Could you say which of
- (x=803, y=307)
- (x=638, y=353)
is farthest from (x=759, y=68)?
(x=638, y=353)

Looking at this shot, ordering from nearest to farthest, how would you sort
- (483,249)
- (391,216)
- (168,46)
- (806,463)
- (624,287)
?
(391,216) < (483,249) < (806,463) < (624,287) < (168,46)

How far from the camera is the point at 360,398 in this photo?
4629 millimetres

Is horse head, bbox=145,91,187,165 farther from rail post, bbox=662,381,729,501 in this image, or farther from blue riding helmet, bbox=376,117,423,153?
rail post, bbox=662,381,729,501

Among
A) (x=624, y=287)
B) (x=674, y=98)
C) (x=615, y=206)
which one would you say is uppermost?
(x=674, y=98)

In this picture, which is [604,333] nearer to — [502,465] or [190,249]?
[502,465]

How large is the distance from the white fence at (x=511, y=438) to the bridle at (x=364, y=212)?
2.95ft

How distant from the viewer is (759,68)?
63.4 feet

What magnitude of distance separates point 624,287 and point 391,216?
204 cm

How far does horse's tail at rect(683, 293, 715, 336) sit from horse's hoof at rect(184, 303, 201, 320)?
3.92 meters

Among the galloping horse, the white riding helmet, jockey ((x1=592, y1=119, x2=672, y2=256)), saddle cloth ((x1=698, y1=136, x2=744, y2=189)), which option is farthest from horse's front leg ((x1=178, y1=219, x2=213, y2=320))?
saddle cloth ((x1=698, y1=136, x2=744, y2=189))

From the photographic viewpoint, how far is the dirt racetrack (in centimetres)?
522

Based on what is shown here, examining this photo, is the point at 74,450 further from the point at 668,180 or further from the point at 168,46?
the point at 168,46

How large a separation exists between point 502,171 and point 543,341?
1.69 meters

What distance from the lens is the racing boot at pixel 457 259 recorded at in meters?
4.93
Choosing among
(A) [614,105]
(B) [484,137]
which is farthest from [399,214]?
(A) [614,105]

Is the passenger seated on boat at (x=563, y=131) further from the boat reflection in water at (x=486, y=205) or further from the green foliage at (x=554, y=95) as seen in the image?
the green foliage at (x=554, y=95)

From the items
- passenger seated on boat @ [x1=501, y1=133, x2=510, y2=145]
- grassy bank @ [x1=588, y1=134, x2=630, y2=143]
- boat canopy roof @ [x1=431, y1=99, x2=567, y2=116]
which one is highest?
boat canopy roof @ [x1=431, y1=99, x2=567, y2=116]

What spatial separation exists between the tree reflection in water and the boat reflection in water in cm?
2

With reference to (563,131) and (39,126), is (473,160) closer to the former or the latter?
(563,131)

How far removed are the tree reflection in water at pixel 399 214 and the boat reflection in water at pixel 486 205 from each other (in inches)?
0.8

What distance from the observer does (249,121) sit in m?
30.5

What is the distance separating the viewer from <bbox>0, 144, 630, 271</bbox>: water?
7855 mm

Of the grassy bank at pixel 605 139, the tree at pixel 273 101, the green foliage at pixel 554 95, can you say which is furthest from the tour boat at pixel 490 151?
◆ ◆ ◆ ◆
Copy out all the items above, substituting "reflected boat" for "boat reflection in water" wherever it occurs and keeping every other word as it stands.

Could you say which of
- (x=803, y=307)
- (x=638, y=353)
is farthest from (x=759, y=68)?
(x=638, y=353)

Looking at this shot, ordering from nearest to farthest, how would you sort
- (483,249)
- (391,216)
- (168,46)
- (806,463)
- (624,287)
?
(391,216) < (483,249) < (806,463) < (624,287) < (168,46)

How far from the camera is the point at 360,398 in this photo?
4629 millimetres

Is horse head, bbox=145,91,187,165 farther from rail post, bbox=662,381,729,501 in this image, or farther from blue riding helmet, bbox=376,117,423,153?
rail post, bbox=662,381,729,501

Among
A) (x=624, y=287)
B) (x=674, y=98)
C) (x=615, y=206)
which one would you say is uppermost?
(x=674, y=98)

In this picture, which is [604,333] nearer to — [502,465] or [190,249]?
[502,465]

How large is the distance from the white fence at (x=511, y=438) to the bridle at (x=364, y=212)?
2.95ft

How distant from the viewer is (759,68)?
63.4 feet

What magnitude of distance separates point 624,287 and point 391,216?
204 cm

How far does horse's tail at rect(683, 293, 715, 336) sit from horse's hoof at rect(184, 303, 201, 320)?
3.92 meters

Among the galloping horse, the white riding helmet, jockey ((x1=592, y1=119, x2=672, y2=256)), saddle cloth ((x1=698, y1=136, x2=744, y2=189)), which option is farthest from horse's front leg ((x1=178, y1=219, x2=213, y2=320))?
saddle cloth ((x1=698, y1=136, x2=744, y2=189))

From the photographic viewpoint, how far is the dirt racetrack (in centimetres)?
522

Based on what is shown here, examining this photo, is the point at 74,450 further from the point at 668,180 or further from the point at 168,46?
the point at 168,46

How large a separation exists between point 502,171 and point 543,341?
1.69 meters

What distance from the lens is the racing boot at pixel 457 259 recorded at in meters?
4.93
Choosing among
(A) [614,105]
(B) [484,137]
which is farthest from [399,214]?
(A) [614,105]

Is the passenger seated on boat at (x=563, y=131) further from the reflected boat at (x=486, y=205) or further from the green foliage at (x=554, y=95) as seen in the image?
the green foliage at (x=554, y=95)

From the items
- passenger seated on boat @ [x1=501, y1=133, x2=510, y2=145]
- grassy bank @ [x1=588, y1=134, x2=630, y2=143]
- boat canopy roof @ [x1=431, y1=99, x2=567, y2=116]
which one is highest?
boat canopy roof @ [x1=431, y1=99, x2=567, y2=116]

What spatial separation exists between the tree reflection in water and the reflected boat in cm?
2

With reference to (563,131) and (39,126), is (473,160) closer to the former or the latter?
(563,131)

How far removed are the tree reflection in water at pixel 399 214 and the reflected boat at pixel 486 205 from each other (in inches)?
0.8

What distance from the observer does (249,121) sit in m?
30.5

What is the distance separating the viewer from <bbox>0, 144, 630, 271</bbox>: water?
7855 mm

Of the grassy bank at pixel 605 139, the tree at pixel 273 101, the green foliage at pixel 554 95, can you say which is furthest from the tour boat at pixel 490 151?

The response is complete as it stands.